> [Assigned task 1]: Translate this sentence from the Journey concert review into Spanish: "Looking back from a 21st century perspective, the success of Journey is puzzling, yet undeniable."
> [Assigned task 2]:
Answer these questions using the Journey concert review:
(a) Which city was the quintet of pop-rockers from?
(b) In what year did Perry arrive?
(c) What chart position had Escape reached by the time the Houston concert was filmed?
> [Assigned task 3]: Please extend the Journey concert review with a few sentences that pick up after its final sentence.

> [Document extract]:

####

As the new wave ‘80s eclipsed the convoluted ‘70s, glancing back a quarter century brought visions of rock in its infancy. From Chuck Berry duck-walking across America to Bo Diddley infusing music with his proprietary beat, the landscape of 1955 was as uncharted as it was uncluttered, and rife with potential. In 2006 however, the same 25 year retrospective view returns us to the dawn of the ‘80s, where genres collided and platinum sellers sprouted from the earth like crabgrass. It was a time when music became more a corporate endeavor than an artistic one, and the rock’n'roll innocence of the ‘50s lived on solely in television and film. And it was in 1981 when a quintet of pop-rockers from San Francisco staked its claim as one of the globe’s biggest attractions, with a mix of lightweight rock fare and infectious balladry.
Looking back from a 21st century perspective, the success of Journey is puzzling, yet undeniable. The band morphed from an early-‘70s prog-jazz outfit into a massive commercial success in but a few years’ time, and nary a prom-going high-schooler from ‘79-‘83 didn’t have a Journey tune ingrained in his/her memory bank. The DVD Live in Houston 1981—Escape Tour chronicles the group on stage and rapidly approaching its career peak, but does little to answer the questions of How? and Why? Journey became as popular as it did.
The roughly hour-and-one-half set showcases Journey touring on the heels of its album Escape, which, by the time the Houston concert was filmed, had reached #1 on the charts. Journey’s popularity had steadily grown since Perry’s arrival in 1977, appealing to a wider fan base than similarly generic pop-rock bands like Styx and REO Speedwagon. And with Escape, the band was very much a Steve Perry-directed entity, despite its earlier incarnation as guitarist Neal Schon’s project. Perry’s unique vocal range was the defining quality of Journey, and his voice is identical live as it is on record. He belts out flawless renditions of (what would become) staples like “Lights” and “Wheel in the Sky”, incorporating requisite degrees of crooning passion as he did in the studio. Perry also boasts a peculiar, albeit engaging, stage presence as he stutter-steps his way around the perimeter. Often he seems oblivious to the band around him, other times, he is completely engrossed in bonding with his audience and interacting with his fellow musicians. (Perry’s aloofness toward his band mates would become problematic down the road).

####

(Stored items)
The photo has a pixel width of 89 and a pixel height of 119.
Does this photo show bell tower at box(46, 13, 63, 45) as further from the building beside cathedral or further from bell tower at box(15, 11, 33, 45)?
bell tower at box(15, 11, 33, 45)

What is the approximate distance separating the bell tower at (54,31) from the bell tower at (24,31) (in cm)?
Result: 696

####

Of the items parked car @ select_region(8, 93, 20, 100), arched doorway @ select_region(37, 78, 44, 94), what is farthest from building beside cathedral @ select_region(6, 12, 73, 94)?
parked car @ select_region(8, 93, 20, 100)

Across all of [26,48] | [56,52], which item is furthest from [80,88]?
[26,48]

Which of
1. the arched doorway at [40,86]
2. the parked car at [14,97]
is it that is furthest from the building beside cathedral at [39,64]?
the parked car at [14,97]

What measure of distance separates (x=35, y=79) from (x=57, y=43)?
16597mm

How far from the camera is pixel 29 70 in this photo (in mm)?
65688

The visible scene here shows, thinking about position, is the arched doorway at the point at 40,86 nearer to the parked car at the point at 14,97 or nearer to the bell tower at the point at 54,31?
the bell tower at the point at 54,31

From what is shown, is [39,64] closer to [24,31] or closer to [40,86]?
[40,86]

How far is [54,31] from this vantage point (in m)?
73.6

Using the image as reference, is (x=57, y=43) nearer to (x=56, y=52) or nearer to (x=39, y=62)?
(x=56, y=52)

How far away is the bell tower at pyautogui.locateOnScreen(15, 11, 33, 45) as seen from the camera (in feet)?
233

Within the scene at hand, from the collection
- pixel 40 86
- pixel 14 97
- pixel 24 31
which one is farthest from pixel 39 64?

####

> [Response box 1]: Mirando atrás desde una perspectiva del siglo XXI, el éxito de Journey es desconcertante, pero innegable.

> [Response box 2]:
(a) San Francisco
(b) 1977
(c) #1

> [Response box 3]:
From the opening notes of the album’s title track there is a glaring incongruity between the band’s industry stature and its visual image. The spectacular success Journey enjoyed in 1981-82 is juxtaposed against its decidedly unspectacular appearance; merely five guys in designer jeans, track sneakers, and sleeveless t-shirts all looking painfully early ‘80s. Witnessing the band nearing its commercial and creative zenith also reveals an aspect of Journey that has been lost to history: Aside from the focal point of Perry’s vocals, the music’s most important element is Jonathan Cain’s keyboard prowess. Cain’s contributions to Journey were no less than Billy Powell’s to Lynyrd Skynyrd, as “Open Arms”, “Who’s Cryin’ Now” and “Don’t Stop Believin’” each open in I-can-name-that-tune-in-three-notes fashion. What Journey lacked in rock muscle was made up for in Cain’s piano, which laid the foundation for the group’s biggest hits. The extent of Cain’s work also hid a strange truth about Journey… that Neal Schon was a helluva guitar player. Unfortunately for Schon, the scope of Journey’s musical style afforded him minimal opportunity to let loose as a pure rocker, and kept him out of the upper echelon of ‘70s and ‘80s six-string practitioners.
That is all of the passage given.